Input records

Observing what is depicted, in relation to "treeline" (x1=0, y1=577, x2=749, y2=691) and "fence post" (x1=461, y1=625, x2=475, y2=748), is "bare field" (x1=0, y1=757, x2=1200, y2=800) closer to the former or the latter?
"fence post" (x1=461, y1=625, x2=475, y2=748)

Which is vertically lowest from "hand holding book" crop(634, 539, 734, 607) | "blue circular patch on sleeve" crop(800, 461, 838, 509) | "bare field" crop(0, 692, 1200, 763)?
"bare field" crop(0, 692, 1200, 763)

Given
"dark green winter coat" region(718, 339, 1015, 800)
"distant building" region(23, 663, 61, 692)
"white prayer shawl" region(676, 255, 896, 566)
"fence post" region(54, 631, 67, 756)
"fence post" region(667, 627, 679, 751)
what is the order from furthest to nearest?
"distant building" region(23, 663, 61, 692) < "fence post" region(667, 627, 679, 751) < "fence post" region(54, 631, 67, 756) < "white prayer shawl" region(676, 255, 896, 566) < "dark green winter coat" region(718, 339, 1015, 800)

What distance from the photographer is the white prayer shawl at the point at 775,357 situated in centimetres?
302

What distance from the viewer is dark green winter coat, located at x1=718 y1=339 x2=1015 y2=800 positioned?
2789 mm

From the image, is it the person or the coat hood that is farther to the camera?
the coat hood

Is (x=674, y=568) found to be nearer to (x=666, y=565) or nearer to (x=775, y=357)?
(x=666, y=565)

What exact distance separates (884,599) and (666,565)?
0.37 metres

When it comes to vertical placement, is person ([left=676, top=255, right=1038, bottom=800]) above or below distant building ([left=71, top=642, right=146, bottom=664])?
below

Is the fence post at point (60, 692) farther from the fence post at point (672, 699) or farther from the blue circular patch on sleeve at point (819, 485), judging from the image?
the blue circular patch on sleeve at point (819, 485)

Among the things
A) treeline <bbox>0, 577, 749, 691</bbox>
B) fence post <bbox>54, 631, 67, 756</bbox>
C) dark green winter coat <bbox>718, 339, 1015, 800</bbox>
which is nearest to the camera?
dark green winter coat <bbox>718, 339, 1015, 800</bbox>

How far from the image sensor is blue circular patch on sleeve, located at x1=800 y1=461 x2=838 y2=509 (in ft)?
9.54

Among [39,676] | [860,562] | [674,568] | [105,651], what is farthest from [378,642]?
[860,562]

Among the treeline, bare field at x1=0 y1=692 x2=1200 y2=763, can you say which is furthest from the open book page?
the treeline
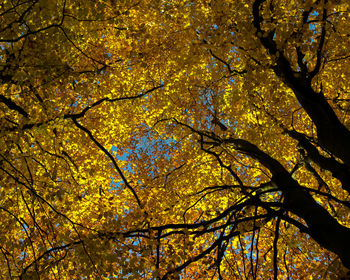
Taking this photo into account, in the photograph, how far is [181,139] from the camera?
994 cm

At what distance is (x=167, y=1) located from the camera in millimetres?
10453

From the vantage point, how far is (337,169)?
4.56 metres

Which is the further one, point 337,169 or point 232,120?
point 232,120

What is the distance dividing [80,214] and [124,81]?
5.59 m

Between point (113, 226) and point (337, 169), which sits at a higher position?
point (113, 226)

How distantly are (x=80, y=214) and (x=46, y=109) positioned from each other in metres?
6.17

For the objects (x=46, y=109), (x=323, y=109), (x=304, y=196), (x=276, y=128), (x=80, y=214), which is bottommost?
(x=304, y=196)

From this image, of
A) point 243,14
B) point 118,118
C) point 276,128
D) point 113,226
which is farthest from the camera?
point 118,118

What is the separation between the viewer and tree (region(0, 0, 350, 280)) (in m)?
4.47

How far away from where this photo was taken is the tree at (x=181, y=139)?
4469 millimetres

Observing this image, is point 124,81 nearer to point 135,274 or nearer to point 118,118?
point 118,118

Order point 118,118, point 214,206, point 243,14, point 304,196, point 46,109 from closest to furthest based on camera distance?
point 304,196 → point 46,109 → point 243,14 → point 214,206 → point 118,118

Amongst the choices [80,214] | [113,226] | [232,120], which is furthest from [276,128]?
[80,214]

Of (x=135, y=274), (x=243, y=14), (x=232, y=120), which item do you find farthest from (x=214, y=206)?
(x=243, y=14)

Direction
Give the stretch of the listing from the line containing "Of (x=135, y=274), (x=243, y=14), (x=232, y=120), which" through the end as a Markdown table with the columns No. and Text, numbering each row and leaving out blank lines.

Exercise solution
| No. | Text |
|---|---|
| 1 | Of (x=135, y=274), (x=243, y=14), (x=232, y=120), which item do you find farthest from (x=214, y=206)? |
| 2 | (x=243, y=14) |